EXERCISE REQUIREMENTS: When you reach the line that contains "Pinnacle Rock, South Trinidad Islands", give it back exactly along with each line after it to the end of the entries; skip any pictures.

DATA FOR REVIEW:
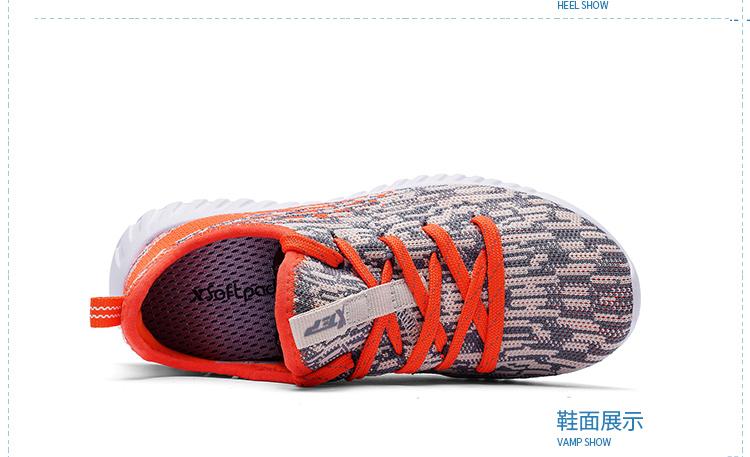 特步 男童跑鞋 舒适轻便鞋子682115119777-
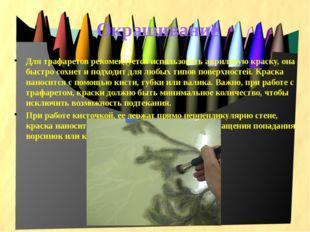 Окрашивание Для трафаретов рекомендуется использовать акриловую краску, она
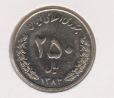Iran 250 Rials 2004 UNC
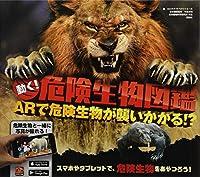 動く! 危険生物図鑑 ARで危険生物が襲いかかる!?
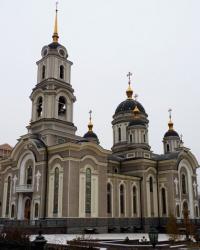 Свято-Преображенский кафедральный собор в Донецке
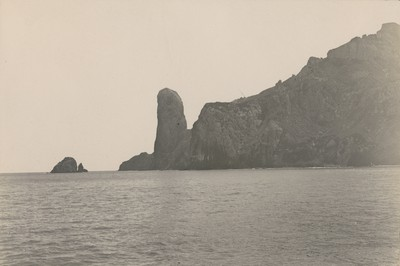 Pinnacle Rock, South Trinidad Islands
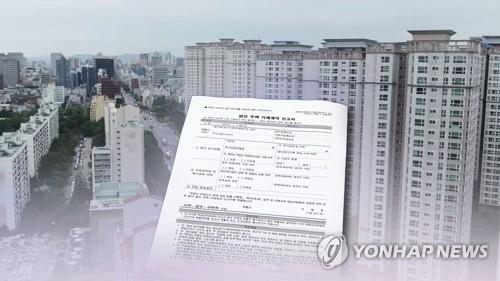 법인 주택거래에 '깨알 신고서' (CG) [연합뉴스TV 제공]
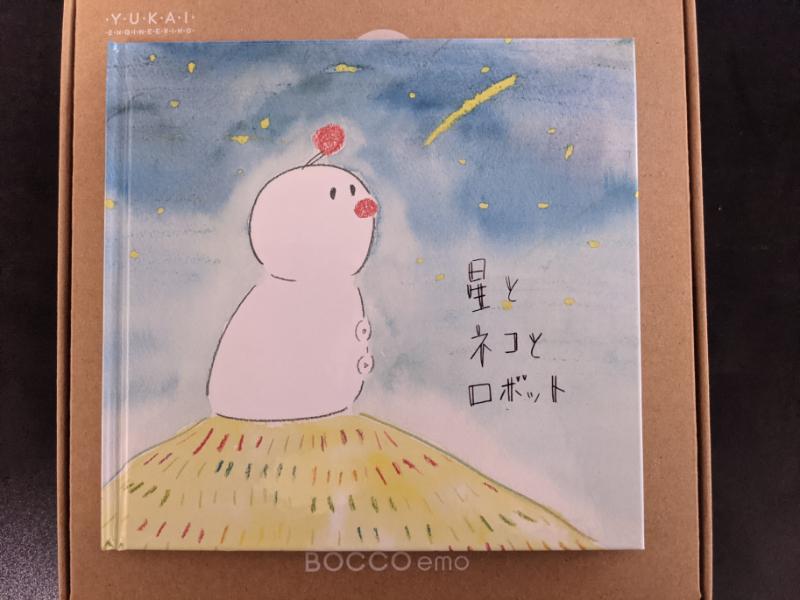 f:id:ayanokouji777:20210131082836j:plain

RESPONSE:
 Pinnacle Rock, South Trinidad Islands
 법인 주택거래에 '깨알 신고서' (CG) [연합뉴스TV 제공]
 f:id:ayanokouji777:20210131082836j:plain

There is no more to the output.